İlhan Hocanın Akintola aşkı da bir türlü bitmek bilmiyor. Takımı hep eksik oynatıyor. Akintola, 1,8 milyon Euro yıllık ücret alıyor. Bu parayla Karadeniz Bölgesi’ne çöp kovası alınsaydı ortada çöp kalmazdı. Konuk takım Samsunspor, transfer yapamayan bir takım. İlhan hoca yönetimindeki Rizespor’u da çok iyi analiz etmiş savunmada iyi kapandı orta sahada iyi mücadele etti ikinci yarının başında da golü atarak öne geçti.
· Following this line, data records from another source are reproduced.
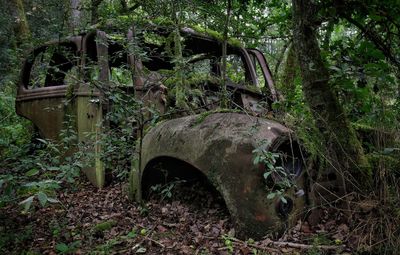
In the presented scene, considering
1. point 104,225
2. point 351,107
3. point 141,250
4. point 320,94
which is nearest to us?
point 141,250

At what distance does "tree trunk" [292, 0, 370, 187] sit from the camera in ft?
8.67

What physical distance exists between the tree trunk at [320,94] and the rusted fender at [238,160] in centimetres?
33

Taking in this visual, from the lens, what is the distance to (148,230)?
9.51ft

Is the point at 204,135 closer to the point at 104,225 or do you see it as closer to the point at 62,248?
the point at 104,225

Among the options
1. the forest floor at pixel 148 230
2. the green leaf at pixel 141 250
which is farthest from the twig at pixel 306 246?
the green leaf at pixel 141 250

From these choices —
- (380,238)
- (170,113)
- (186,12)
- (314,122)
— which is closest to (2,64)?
(186,12)

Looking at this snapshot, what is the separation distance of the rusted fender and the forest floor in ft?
0.43

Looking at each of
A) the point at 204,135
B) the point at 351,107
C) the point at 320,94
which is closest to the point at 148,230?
the point at 204,135

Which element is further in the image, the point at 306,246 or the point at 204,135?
the point at 204,135

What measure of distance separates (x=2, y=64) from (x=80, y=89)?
718 centimetres

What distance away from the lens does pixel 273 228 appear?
2.42 meters

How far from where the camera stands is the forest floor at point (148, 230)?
242 centimetres

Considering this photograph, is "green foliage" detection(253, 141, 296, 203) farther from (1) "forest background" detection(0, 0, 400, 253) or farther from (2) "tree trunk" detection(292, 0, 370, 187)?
(2) "tree trunk" detection(292, 0, 370, 187)

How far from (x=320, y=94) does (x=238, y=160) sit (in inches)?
31.1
Bunu da korudu. Rizespor, pozisyon üretme repertuvarı olmayan bir takım. Bununla da vasat ve etkisiz oynuyor. İlhan hoca da buna bir türlü çare bulamıyor. Belli ki ipleri elinden kaçırmış. Rizespor’da sıkıntı çok büyük. Futbol olarak koşan mücadele eden tatmin edici bir futbol maalesef yok. Takıma denge değiştirecek transferler de etkisiz. Bu kadar güvensizliğin olduğu bir ortamda bakalım bundan sonra ne olacak. Bu gidişat hiç ama hiç iyi bir gidişat değil. Tabii bunda da teknik kadronun çok büyük bir rolü var. Rizespor, bu oynadığı futbolla da kalibresizliğini gösterdi. Çok ama çok ciddi radikal kararların alınması da artık kaçınılmaz oldu.